Nach der Gegenauffassung ist die Klage unter der Geltung des neuen Rechts
grundsätzlich gegen die GdWE zu richten, da der Verwalter die Zustimmung nicht
in eigenem, sondern im Namen der GdWE zu erteilen habe; er handele als Organ
der GdWE, die gemäß § 18 Abs. 1 WEG zur Verwaltung berufen sei (vgl.
Bärmann/Suilmann, WEG, 15. Aufl., § 12 Rn. 54 f., Rn. 28 ff.; BeckOK
WEG/Hogenschurz [3.7.2023], § 12 Rn. 72; ders., ZWE 2023, 73, 74; Beck
OGK/Skauradszun [1.6.2023], § 12 WEG Rn. 42; Grüneberg/Wicke, BGB, 82.
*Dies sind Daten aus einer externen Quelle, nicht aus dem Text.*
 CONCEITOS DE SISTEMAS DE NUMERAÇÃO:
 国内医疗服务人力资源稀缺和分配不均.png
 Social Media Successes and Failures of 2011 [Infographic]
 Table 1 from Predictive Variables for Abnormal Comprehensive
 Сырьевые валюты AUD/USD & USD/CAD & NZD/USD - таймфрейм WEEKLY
Aufl., § 12 WEG Rn. 13; jurisPK-BGB/Lafontaine, 10. Aufl., § 12 WEG
Rn. 29; Forschner, ZWE 2022, 193, 198 f.; unentschieden BeckOK BGB/Hügel
[1.5.2023], § 12 WEG Rn. 7). Innerhalb dieser Auffassung wird teilweise
die Ansicht vertreten, ausnahmsweise sei dann gegen den Verwalter Klage zu erheben,
wenn dieser wie ein außenstehender Dritter kraft eigener Kompetenz handele bzw.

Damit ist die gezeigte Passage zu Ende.